Claro que não, até porque entretanto Zorrinho teve oportunidade para perceber que «a exaustiva procura do envolvimento dos actores sociais nos processos de mudança e reforma, consubstanciada na designada política de diálogo» pertence ao passado, e que, por outro lado, a estratégia de governação para áreas fundamentais (sistema político, administração pública e reforma fiscal) do Estado deveria ser estendida a todas as áreas da governação. Qual estratégia? A que ultrapassa a «metodologia dos processos reformistas» e que tem em conta que «algumas reformas transversais, exactamente por serem intersectoriais e propedêuticas, exigem uma actuação diferenciada, mais próxima dos velhos métodos da reforma por decreto, lançada de surpresa e gerida cuidadosamente, na relação dinâmica entre os impactes e as ondas de choque» (“O regresso do Socialismo”, 1999). Se esta não é a medida da «equidade» onde está a «equidade»?

04 setembro 2007

Sarkozy e os sábios

Sarkozy terá proposto um conselho de sábios que reflectisse sobre o futuro da União Europeia, sugerindo um número aproximado entre os dez a doze.

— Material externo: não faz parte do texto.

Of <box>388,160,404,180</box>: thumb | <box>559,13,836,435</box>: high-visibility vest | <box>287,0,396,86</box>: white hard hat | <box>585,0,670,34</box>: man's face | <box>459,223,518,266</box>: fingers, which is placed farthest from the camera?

O que é problemático, pois, uma proposta deste género equivale a retirar argumentos à capacidade de construção democrática da União e, portanto, à necessidade de referendar as decisões que os políticos tomam. Desta maneira, parece que os sábios estariam a tomar conta do poder, pelo menos do poder do conhecimento que eles emprestam depois aos políticos para porem em prática. Então, primeira questão, para quê os políticos se estes vão beber a reflexão aos sábios?
Depois, segunda questão, estará Platão afinal mais actual na modernidade acerca da sua ideia de que quem deveria governar era o «filósofo-rei», isto é, aquele que simultaneamente fosse sabedor e tivesse o poder? Mas não foi este mesmo filósofo que foi incensado na praça pública por ser um adepto das virtudes da ditadura?
Terceira pergunta: será Sarkozy um adepto político de Platão, um «rei» que encontrou o seu «filósofo»?!